PAGE TEXT.

————————

Dark. It is always dark when the Sun and Moon in the same spot (also known as a new moon). The Moon can’t be seen as the sky hides its radiance. This week’s Scorpio New Moon brings a deeper conversation about darkness.
We can call a Double Scorpio sky broody, emotional and a time for honesty. Are you following me here? It’s a hard conversation.
Topics that follow this theme: depression and emotionality. Depression is embarrassing. Who wants to talk about it? It’s like having a defect that would be better served by avoiding it, pretending it’s not there.
I recently did a webinar on this very topic (depression), and I got some great feedback. A listener wrote me, thanking me, saying she was a therapist and was so grateful I acknowledged the embarrassing part of this condition. She was treating depression with her clients, yet she herself had a hard time dealing with it. It was unnatural for her to be social or get out of her house. I so get it.
You can’t tell by looking but I too have known the dark feeling of sadness. It’s heavy. Do I really like being alive? I used to wonder if anyone else wondered that?
I felt like gravity didn’t like me. As if I was carrying an extra load in my backpack, while everyone else was floating through their day, oblivious to gravity at all. I decided way back then that there are two kinds of people: 1- those who have walked through the door called: sad, heavy, lethargic, and 2- those who don’t know what all the fuss is about—life is great!
If you are in the second category, during this new moon, be open minded. Look around at your friends/family and wonder, even ask them: Do you suffer from life being sad? Do you find it hard to get out of the house to socialize? The funny part is this personality trait (Scorpio) often hangs out alone harboring secrets and silence.
When this conversation is opened, it’s very healing—for both parties. Because those that are introverts long for deep conversation and those that are not are missing out on the intimacy that life has when we take down our armor and show up with our humanness.

————————

Stored data entries
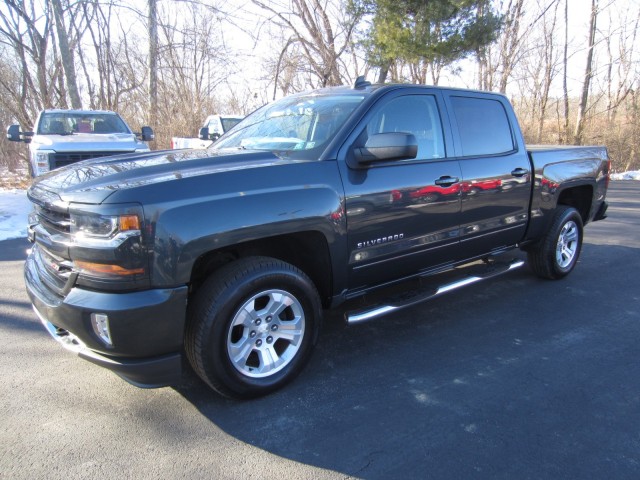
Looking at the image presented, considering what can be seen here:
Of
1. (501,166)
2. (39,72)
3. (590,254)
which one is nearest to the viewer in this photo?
(501,166)

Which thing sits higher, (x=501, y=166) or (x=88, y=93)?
(x=88, y=93)

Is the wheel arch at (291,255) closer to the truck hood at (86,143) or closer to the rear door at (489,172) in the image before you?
the rear door at (489,172)

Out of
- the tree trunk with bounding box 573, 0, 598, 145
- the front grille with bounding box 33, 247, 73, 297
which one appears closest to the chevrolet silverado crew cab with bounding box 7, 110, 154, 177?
the front grille with bounding box 33, 247, 73, 297

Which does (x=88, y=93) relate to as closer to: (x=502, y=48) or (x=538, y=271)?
(x=502, y=48)

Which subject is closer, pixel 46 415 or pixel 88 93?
pixel 46 415

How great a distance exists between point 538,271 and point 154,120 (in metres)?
17.7

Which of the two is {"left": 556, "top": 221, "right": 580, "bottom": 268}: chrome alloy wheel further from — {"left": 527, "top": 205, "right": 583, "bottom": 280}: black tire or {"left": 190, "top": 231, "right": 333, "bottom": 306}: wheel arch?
{"left": 190, "top": 231, "right": 333, "bottom": 306}: wheel arch

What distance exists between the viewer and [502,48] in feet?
63.6

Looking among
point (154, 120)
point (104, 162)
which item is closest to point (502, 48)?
point (154, 120)

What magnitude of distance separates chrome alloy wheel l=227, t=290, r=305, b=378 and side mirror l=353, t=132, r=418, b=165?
1043mm

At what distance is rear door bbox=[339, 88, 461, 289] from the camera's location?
120 inches

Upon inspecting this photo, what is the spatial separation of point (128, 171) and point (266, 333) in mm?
1294

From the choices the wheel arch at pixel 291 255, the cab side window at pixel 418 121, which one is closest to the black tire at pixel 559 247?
the cab side window at pixel 418 121

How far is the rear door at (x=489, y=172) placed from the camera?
12.5 feet
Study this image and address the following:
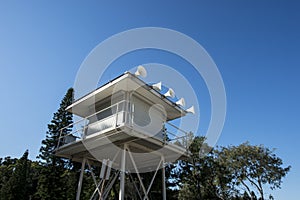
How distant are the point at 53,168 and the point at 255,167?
17.6 metres

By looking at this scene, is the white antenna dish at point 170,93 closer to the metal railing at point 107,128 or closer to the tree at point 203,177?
the metal railing at point 107,128

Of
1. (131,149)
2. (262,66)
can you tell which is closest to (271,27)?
(262,66)

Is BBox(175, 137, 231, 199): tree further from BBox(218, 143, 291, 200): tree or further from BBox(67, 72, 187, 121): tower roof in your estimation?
BBox(67, 72, 187, 121): tower roof

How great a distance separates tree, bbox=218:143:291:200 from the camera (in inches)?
802

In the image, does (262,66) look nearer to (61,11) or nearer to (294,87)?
(294,87)

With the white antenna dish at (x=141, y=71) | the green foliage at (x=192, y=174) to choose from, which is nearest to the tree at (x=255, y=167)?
the green foliage at (x=192, y=174)

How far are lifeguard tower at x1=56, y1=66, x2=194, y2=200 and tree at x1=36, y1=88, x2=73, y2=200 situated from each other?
8.60 meters

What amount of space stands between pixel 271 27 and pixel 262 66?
1.74 metres

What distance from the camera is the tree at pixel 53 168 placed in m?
18.9

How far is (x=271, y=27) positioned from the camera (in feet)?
32.6

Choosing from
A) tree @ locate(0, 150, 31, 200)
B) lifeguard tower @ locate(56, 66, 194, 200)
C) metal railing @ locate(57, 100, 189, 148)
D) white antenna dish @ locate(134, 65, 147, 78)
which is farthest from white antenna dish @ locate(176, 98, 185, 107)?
tree @ locate(0, 150, 31, 200)

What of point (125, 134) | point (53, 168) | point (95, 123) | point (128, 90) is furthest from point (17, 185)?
point (125, 134)

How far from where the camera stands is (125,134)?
8.34 metres

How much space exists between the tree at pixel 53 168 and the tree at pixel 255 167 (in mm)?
14370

————————

TASK.
Quote the entire Scorpio new moon and depression post word for word.

EXERCISE RESPONSE.
Dark. It is always dark when the Sun and Moon in the same spot (also known as a new moon). The Moon can’t be seen as the sky hides its radiance. This week’s Scorpio New Moon brings a deeper conversation about darkness.
We can call a Double Scorpio sky broody, emotional and a time for honesty. Are you following me here? It’s a hard conversation.
Topics that follow this theme: depression and emotionality. Depression is embarrassing. Who wants to talk about it? It’s like having a defect that would be better served by avoiding it, pretending it’s not there.
I recently did a webinar on this very topic (depression), and I got some great feedback. A listener wrote me, thanking me, saying she was a therapist and was so grateful I acknowledged the embarrassing part of this condition. She was treating depression with her clients, yet she herself had a hard time dealing with it. It was unnatural for her to be social or get out of her house. I so get it.
You can’t tell by looking but I too have known the dark feeling of sadness. It’s heavy. Do I really like being alive? I used to wonder if anyone else wondered that?
I felt like gravity didn’t like me. As if I was carrying an extra load in my backpack, while everyone else was floating through their day, oblivious to gravity at all. I decided way back then that there are two kinds of people: 1- those who have walked through the door called: sad, heavy, lethargic, and 2- those who don’t know what all the fuss is about—life is great!
If you are in the second category, during this new moon, be open minded. Look around at your friends/family and wonder, even ask them: Do you suffer from life being sad? Do you find it hard to get out of the house to socialize? The funny part is this personality trait (Scorpio) often hangs out alone harboring secrets and silence.
When this conversation is opened, it’s very healing—for both parties. Because those that are introverts long for deep conversation and those that are not are missing out on the intimacy that life has when we take down our armor and show up with our humanness.